Example: Navigation - \(\phi_{\text{walk}}(s)\): high on floors, low on walls - \(\phi_{\text{grasp}}(s)\): high near objects, low in empty space


3. Safety Constraints

Define: An action \(a\) is unsafe at state \(s\) if \(\phi_a(s) < \tau\) (threshold).

This gives implicit safety without explicit rules:

  • Low amplitude → historically bad outcomes
  • Safe policy: only consider actions with \(\phi_a(s) > \tau\)

Example: Autonomous driving - \(\phi_{\text{accelerate}}(s)\): low when obstacle ahead - Learned from experience, not programmed


4. World Model Filtering

Setup: Model-based RL with a world model predicting future states

Challenge: Model might predict physically possible but practically infeasible states

Solution: Filter by action applicability - World model: "You could be in state \(s'\)" - GRL: "But action \(a\) doesn't work there" (low \(\phi_a(s')\)) - Keep only reachable states


5. Skill Discovery

Observation: Actions with compact support (high \(\phi_a\) in small region) are natural skills.

Algorithm:

  1. Compute \(\phi_a(s)\) for all actions
  2. Find actions with localized high-amplitude regions
  3. Each compact region defines a skill

Why: Skills are actions that work in specific contexts—exactly what state wavefunctions capture.


4. Concept Subspace Projections: \(P_k Q^+\)

Beyond Pointwise Projections

So far, we've projected onto pointwise bases \(k(z, \cdot)\).

Now let's project onto subspaces discovered by spectral clustering (Section V of the original paper).


Definition

Suppose spectral clustering identifies an eigenspace:

\[\mathcal{C}_k \subset \mathcal{H}_k\]

spanned by eigenfunctions \(\{\phi_1, \ldots, \phi_m\}\) associated with a functional cluster.

Project the field onto this subspace:

\[P_k Q^+ = \sum_{i=1}^m \langle Q^+, \phi_i \rangle \phi_i\]

This is still the same state, just viewed through a coarse lens.

### What you will do
1. In the reinforcement learning notes above, which actions are described as natural skills?
2. Please continue the reinforcement learning notes above, starting after their last sentence.

### Provided data
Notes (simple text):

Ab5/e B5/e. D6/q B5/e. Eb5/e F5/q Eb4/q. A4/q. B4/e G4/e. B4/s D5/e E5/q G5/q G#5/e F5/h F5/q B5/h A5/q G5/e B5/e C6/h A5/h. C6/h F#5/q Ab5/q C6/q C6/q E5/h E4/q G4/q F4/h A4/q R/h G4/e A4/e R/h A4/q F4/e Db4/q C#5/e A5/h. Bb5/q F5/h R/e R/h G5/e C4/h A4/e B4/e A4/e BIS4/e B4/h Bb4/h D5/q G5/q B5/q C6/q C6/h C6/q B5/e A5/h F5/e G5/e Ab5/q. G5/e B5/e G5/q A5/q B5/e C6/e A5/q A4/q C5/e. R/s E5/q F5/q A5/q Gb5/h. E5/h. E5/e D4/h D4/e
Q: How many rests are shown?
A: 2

### Answers given
1. Actions with compact support, meaning a high amplitude in a small region.

2.
What This Represents

A concept-level amplitude field answers:

"How strongly does the current situation activate this concept?"

Not:

  • ❌ A discrete label
  • ❌ A hard cluster assignment
  • ❌ A symbolic rule

But:

  • ✅ A graded, geometric activation

  • ✅ Smooth interpolation between concepts

  • ✅ Hierarchical structure

Connection to Concepts

Traditional clustering: Assign data point to one cluster

GRL concepts: Compute activation of each concept subspace

\[\text{activation}_k = \|P_k Q^+\|_{\mathcal{H}_k}\]

This is a functional, not discrete, view of concepts.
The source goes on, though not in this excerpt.